RL Scaling Laws for LLMs
Summary
This analysis explores the evolution and application of scaling laws in Large Language Model (LLM) training, contrasting their well-defined role in pretraining with their more complex and bespoke nature in reinforcement learning (RL). For pretraining, scaling laws rigorously define the relationship between compute, model parameters, data volume, and performance (test loss), enabling predictable extrapolation of model capabilities. In RL, however, scaling laws are less standardized, often modeled by sigmoidal compute-performance curves or log-linear power laws relating test loss to compute or data. The article details the Group Relative Policy Optimization (GRPO) algorithm and its variants (GSPO, DAPO, Dr. GRPO, TIS, CISPO), which aim to improve RL training stability and efficiency by addressing issues like high variance, entropy collapse, and engine mismatches. Studies show that optimal compute allocation in RL, particularly for sampling rollouts, is crucial and depends on factors like problem difficulty and batch size, with larger models generally performing better given sufficient data.
Key takeaway
Research Scientists optimizing LLM reinforcement learning should adopt a systematic approach to compute allocation.

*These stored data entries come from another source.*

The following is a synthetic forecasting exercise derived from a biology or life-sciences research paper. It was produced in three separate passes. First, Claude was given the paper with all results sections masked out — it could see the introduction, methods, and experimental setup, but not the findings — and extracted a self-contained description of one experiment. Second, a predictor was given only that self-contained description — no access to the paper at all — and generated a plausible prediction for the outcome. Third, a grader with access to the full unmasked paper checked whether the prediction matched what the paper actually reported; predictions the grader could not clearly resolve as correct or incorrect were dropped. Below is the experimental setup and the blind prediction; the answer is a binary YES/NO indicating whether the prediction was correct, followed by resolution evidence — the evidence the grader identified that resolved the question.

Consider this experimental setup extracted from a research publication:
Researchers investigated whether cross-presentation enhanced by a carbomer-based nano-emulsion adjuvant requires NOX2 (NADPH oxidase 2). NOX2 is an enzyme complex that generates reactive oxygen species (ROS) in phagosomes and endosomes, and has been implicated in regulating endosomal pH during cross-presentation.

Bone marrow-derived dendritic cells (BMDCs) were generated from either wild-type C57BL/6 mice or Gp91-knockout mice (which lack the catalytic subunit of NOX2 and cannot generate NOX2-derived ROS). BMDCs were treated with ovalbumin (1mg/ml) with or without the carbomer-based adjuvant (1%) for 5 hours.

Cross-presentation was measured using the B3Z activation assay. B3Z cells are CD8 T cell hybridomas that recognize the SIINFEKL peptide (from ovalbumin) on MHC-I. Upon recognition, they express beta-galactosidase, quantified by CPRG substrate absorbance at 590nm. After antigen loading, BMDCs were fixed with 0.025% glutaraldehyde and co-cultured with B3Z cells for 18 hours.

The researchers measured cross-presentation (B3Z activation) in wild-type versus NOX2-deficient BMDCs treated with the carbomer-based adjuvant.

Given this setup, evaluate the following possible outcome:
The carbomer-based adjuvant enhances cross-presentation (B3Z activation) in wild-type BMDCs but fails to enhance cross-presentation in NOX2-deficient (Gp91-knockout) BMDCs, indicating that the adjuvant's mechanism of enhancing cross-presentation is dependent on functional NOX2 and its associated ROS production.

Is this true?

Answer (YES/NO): YES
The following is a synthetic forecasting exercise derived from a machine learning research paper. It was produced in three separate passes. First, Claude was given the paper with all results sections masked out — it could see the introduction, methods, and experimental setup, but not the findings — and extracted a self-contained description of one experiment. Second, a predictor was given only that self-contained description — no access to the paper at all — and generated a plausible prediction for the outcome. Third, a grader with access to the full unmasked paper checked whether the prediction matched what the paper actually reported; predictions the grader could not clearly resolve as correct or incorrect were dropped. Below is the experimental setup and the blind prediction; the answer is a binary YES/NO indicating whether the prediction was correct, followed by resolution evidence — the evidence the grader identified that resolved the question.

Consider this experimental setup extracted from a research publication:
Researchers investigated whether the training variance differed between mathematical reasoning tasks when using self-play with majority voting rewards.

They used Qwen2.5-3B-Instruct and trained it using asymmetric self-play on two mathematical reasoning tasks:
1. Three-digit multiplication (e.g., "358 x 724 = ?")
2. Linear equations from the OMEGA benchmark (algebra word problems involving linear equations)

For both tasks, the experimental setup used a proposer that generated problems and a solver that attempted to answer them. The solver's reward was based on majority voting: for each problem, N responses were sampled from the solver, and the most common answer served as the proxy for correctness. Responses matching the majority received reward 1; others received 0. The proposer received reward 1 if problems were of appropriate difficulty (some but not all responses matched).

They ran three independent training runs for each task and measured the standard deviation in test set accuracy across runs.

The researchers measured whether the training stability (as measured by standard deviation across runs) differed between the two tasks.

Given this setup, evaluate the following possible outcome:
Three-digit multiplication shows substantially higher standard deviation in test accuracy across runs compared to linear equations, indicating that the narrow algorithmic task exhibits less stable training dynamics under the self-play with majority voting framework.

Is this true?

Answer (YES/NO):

Focus on fitting sigmoidal scaling curves from early training phases to predict asymptotic performance and efficiency. Prioritize increasing the number of rollouts per prompt, especially for harder problems, and ensure appropriate regularization (e.g., entropy bonus for easy tasks, no regularization for hard tasks) to maintain training stability. This allows for informed decisions on resource investment without incurring the full cost of large-scale experiments.
Key insights
Scaling laws, while precise for LLM pretraining, are more complex and context-dependent in reinforcement learning.
Principles
- Larger models generally yield better performance.
- RL training benefits from increased sampling compute.
- Optimal regularization is problem-difficulty dependent.
Method
RL scaling laws can be modeled using sigmoidal curves or log-linear power laws to extrapolate performance from early training, allowing for efficient evaluation of different training configurations and compute allocations.
In practice
- Use asynchronous RL with a split generator-trainer setup.
- Employ full precision for the LLM's language modeling head.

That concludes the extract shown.